Copy DVD to VCD,SVCD,DivX, Convert to VCD, Free Download
The Structure of the MPEG-4 Video Coding Algorithm

The MPEG Video Group establishes so-called Test Models or Verification Models to develop image and video coding techniques in a collaborative effort. The MPEG-4 Video Verification Model describes a fully defined core video coding algorithm platform (encoder, decoder as well as bitstream syntax and semantics) for the development of the standard. As such the structure of the MPEG-4 Video Verification Model already gives some indication about the tools and algorithms that will be provided by the final MPEG-4 standard. The purpose of the text below is to outline the basic elements and structure of the MPEG-4 Video Verification Model under development.

In the January 1996 MPEG Video Group meeting in Munich, Germany, the first version of the official MPEG-4 Video Verification Model was defined. The VM has since then, by means of the Core Experiment process, iteratively progressed in each subsequent meeting and has been optimized with respect to coding efficiency and the provisions for new content-based functionalities and error robustness. As of January 1997 the MPEG-4 Video Verification Model supports the main features summarized below:

  • Standard Y:U:V luminance and chrominance intensity representation of regularly sampled pixels in 4:2:0 format. The intensity of each Y,U or V pixel is quantized into 8 bits. The image size and shape depends on the application.

  • Coding of multiple "Video Object Planes" (VOP's) as images of arbitrary shape to support many of the content-based functionalities. Thus the image sequence input for the MPEG-4 Video VM is in general considered to be of arbitrary shape - and the shape and location of a VOP within a reference window may vary over time. The coding of standard rectangular image input sequences is supported as a special case of the more general Video Object Plane approach.

  • Coding of shape and transparency information of each VOP by coding binary or gray scale alpha plane image sequences using a particularly optimized Modified Modified Reed Code method (MMMR of M4R method).

  • Support of Intra (I) coded VOP's as well as temporally predicted (P) and bi-directionally (B) predicted VOP's. Standard MPEG and H.263 I,P and B frames are supported as special case.

  • Support of fixed and variable frame rates of the input VOP sequences of arbitrary or rectangular shape.

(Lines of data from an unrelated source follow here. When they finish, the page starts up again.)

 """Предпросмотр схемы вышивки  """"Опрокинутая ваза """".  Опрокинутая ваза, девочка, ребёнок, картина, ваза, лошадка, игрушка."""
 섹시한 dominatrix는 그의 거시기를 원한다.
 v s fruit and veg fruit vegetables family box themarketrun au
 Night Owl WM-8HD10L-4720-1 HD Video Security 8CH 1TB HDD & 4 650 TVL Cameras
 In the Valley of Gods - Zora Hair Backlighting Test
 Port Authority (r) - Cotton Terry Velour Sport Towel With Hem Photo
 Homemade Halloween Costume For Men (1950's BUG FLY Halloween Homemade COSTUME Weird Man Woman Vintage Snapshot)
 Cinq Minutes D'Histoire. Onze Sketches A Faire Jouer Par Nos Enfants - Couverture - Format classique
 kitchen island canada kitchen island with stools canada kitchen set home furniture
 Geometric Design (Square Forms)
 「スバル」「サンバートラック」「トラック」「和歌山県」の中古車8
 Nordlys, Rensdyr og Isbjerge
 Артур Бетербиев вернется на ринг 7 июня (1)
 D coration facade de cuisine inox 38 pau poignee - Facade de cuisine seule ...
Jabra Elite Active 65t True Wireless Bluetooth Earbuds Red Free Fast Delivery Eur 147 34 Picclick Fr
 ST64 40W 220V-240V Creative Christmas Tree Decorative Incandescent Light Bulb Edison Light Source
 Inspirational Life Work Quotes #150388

The frame rate depends on the application.

  • 8x8 pel block-based and 16x16 pel Macroblock-based motion estimation and compensation of the pixel values within VOP's, including provisions for block-overlapping motion compensation.

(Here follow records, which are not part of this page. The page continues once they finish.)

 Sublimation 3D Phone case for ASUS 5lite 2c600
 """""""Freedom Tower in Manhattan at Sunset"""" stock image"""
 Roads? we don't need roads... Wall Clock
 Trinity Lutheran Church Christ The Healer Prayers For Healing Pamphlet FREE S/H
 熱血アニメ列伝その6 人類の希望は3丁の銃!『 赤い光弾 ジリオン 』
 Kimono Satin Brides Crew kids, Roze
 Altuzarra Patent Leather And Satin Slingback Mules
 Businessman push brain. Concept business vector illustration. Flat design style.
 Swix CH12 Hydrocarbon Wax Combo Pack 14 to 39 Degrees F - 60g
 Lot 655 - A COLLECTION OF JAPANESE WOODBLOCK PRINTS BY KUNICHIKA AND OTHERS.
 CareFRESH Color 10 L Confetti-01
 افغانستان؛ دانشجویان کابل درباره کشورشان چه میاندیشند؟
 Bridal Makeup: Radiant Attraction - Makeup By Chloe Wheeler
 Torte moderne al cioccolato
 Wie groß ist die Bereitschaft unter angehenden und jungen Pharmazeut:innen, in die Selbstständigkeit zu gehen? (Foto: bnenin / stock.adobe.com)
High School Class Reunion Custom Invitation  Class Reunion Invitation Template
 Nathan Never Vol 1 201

  • Texture coding in I, P and B-VOP's using a 8x8 Discrete Cosine Transform or alternatively a Shape-Adaptive DCT (SADCT) adopted to regions of arbitrary shape, followed by MPEG-1/2 or H.261/3 like quantization and run-length coding.

  • Efficient prediction of DC- and AC-coefficients of the DCT in Intra coded VOP's.

  • Support for efficient static as well as dynamic SPRITE prediction of global motion from a VOP panoramic memory using 8 global motion parameters.

  • Temporal and spatial scalability for arbitrarily shaped VOP's.

  • Adaptive Macroblock slices as well as improved bit stuffing and motion markers for resynchronization in error prone environments..

  • Almost backward compatibility with standard H.261/3 or MPEG-1 coding algorithms if the input image sequences are coded in a single layer using a single rectangular VOP structure.

1. Provisions for Content Based Functionalities - Decomposition into "Video Object Planes"

The MPEG-4 Video coding algorithm will eventually support all functionalities already provided by MPEG-1 and MPEG-2, including the provision to efficiently compress standard rectangular sized image sequences at varying levels of input formats, frame rates and bit rates as well as provisions for interlaced input sources.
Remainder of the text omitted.